— BEGIN Extracted records —
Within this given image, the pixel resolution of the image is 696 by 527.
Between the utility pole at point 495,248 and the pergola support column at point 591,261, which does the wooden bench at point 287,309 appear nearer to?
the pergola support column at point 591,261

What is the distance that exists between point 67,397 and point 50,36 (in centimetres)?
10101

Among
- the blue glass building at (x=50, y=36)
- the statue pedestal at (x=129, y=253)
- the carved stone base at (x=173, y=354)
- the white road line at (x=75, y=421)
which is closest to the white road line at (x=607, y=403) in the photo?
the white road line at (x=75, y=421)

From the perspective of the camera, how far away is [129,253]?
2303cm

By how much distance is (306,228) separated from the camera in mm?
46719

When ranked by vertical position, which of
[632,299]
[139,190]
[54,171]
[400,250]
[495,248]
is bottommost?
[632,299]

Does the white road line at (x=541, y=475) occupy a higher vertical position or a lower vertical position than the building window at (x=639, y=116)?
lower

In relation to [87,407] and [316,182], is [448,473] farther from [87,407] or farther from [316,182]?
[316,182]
— END Extracted records —
Lay out the material from the line containing "In relation to" through the end of the material, inclusive, as a two-column CSV with the header text,answer. Give one row per text-and-answer pair, with each field in double quotation marks and any line breaks replaced by spaces.

text,answer
"In relation to [87,407] and [316,182], is [448,473] farther from [87,407] or farther from [316,182]?","[316,182]"